» **EXERCISE 1**
Answer these questions using the GitHub Agentic Workflows article:
(a) On what do GitHub Agentic Workflows run?
(b) According to the article, what three things must agents do?
(c) By default, in what does everything in an action run?
» **EXERCISE 2**
Write the next part of the GitHub Agentic Workflows article, continuing after its last sentence.

» **TEXT**
Content starts
Under the hood: Security architecture of GitHub Agentic Workflows

GitHub Agentic Workflows are built with isolation, constrained outputs, and comprehensive logging. Learn how our threat model and security architecture help teams run agents safely in GitHub Actions.

Landon Cox & Jiaxiao Zhou

March 9, 2026

| 9 minutes

Whether you’re an open-source maintainer or part of an enterprise team, waking up to documentation fixes, new unit tests, and refactoring suggestions can be a true “aha” moment. But automation also raises an important concern: how do you put guardrails on agents that have access to your repository and the internet? Will you be wondering if your agent relied on documentation from a sketchy website, or pushed a commit containing an API token? What if it decides to add noisy comments to every open issue one day? Automations must be predictable to offer durable value.

But what is the safest way to add agents to existing automations like CI/CD? Agents are non-deterministic: They must consume untrusted inputs, reason over repository state, and make decisions at runtime. Letting agents operate in CI/CD without real-time supervision allows you to scale your software engineering, but it also requires novel guardrails to keep you from creating security problems.

GitHub Agentic Workflows run on top of GitHub Actions. By default, everything in an action runs in the same trust domain. Rogue agents can interfere with MCP servers, access authentication secrets, and make network requests to arbitrary hosts. A buggy or prompt-injected agent with unrestricted access to these resources can act in unexpected and insecure ways.
Content ends
» **DATA**
Content starts
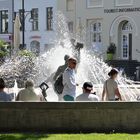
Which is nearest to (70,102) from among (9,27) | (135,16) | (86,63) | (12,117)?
(12,117)

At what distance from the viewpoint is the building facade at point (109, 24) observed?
41253 mm

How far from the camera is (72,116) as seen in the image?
10961 millimetres

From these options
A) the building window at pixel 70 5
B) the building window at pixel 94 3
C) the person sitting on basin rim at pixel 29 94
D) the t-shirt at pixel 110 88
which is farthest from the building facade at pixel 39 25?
the person sitting on basin rim at pixel 29 94

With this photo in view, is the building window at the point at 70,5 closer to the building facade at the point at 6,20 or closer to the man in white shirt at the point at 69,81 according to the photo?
the building facade at the point at 6,20

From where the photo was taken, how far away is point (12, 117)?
11.1 meters

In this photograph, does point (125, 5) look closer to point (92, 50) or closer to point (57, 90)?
point (92, 50)

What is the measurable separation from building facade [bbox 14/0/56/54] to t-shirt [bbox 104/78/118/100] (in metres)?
35.0

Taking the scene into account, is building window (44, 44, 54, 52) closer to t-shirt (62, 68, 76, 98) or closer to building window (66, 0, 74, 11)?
building window (66, 0, 74, 11)

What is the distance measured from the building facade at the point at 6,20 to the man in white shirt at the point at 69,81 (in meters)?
40.3

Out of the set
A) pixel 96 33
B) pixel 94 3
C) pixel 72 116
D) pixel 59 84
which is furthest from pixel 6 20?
pixel 72 116

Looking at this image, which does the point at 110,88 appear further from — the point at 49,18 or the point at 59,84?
the point at 49,18

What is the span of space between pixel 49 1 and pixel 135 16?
9640 mm

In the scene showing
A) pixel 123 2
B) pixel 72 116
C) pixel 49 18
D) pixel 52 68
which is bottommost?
pixel 72 116

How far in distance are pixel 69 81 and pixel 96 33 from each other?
3315 cm
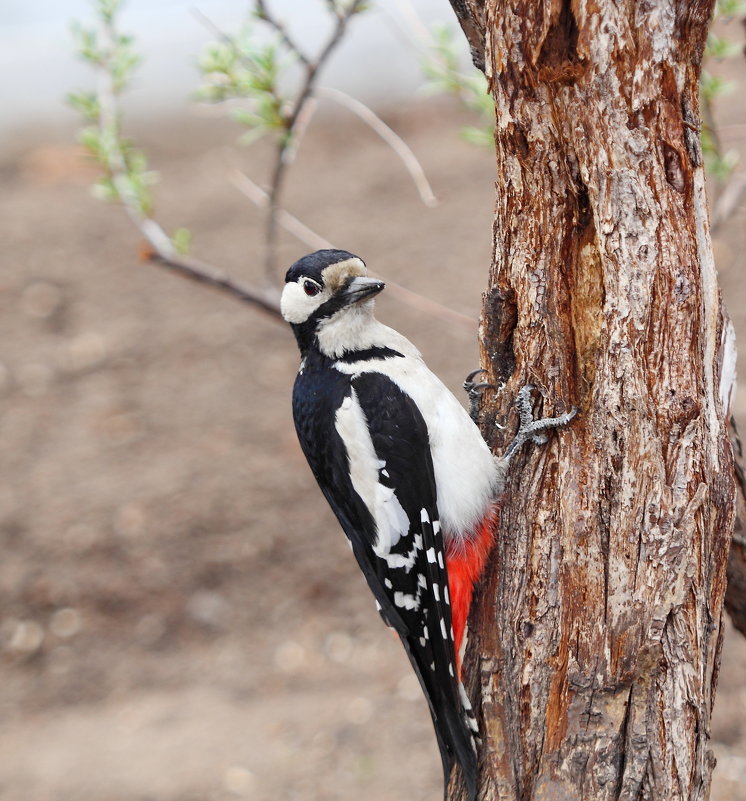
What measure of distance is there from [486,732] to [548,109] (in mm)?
1406

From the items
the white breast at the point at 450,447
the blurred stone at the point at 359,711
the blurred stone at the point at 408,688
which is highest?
the white breast at the point at 450,447

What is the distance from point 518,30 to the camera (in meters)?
1.80

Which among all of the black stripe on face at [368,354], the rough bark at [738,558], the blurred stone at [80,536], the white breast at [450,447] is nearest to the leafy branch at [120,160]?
Content ends
» **RESPONSE AREA 1**
(a) GitHub Actions.
(b) They must consume untrusted inputs, reason over repository state, and make decisions at runtime.
(c) The same trust domain.

» **RESPONSE AREA 2**
That’s why security is baked into the architecture of GitHub Agentic Workflows. We treat agent execution as an extension of the CI/CD model—not as a separate runtime. We separate open‑ended authoring from governed execution, then compile a workflow into a GitHub Action with explicit constraints such as permissions, outputs, auditability, and network access.

This post explains how we built Agentic Workflows with security in mind from day one, starting with the threat model and the security architecture that it needs.

Threat model

There are two properties of agentic workflows that change the threat model for automation.

First, agents’ ability to reason over repository state and act autonomously makes them valuable, but it also means they cannot be trusted by default—especially in the presence of untrusted inputs.

Second, GitHub Actions provide a highly permissive execution environment. A shared trust domain is a feature for deterministic automation, enabling broad access, composability, and good performance. But when combined with untrusted agents, having a single trust domain can create a large blast radius if something goes wrong.

Under this model, we assume an agent will try to read and write state that it shouldn’t, communicate over unintended channels, and abuse legitimate channels to perform unwanted actions. By default, GitHub Agentic Workflows run in a strict security mode with this threat model in mind, and their design is guided by four security principles: defense in depth, don’t trust agents with secrets, stage and vet all writes, and log everything.

Defend in depth

GitHub Agentic Workflows provide a layered security architecture consisting of substrate, configuration, and planning layers. Each layer limits the impact of failures above it by enforcing distinct security properties that are consistent with its assumptions.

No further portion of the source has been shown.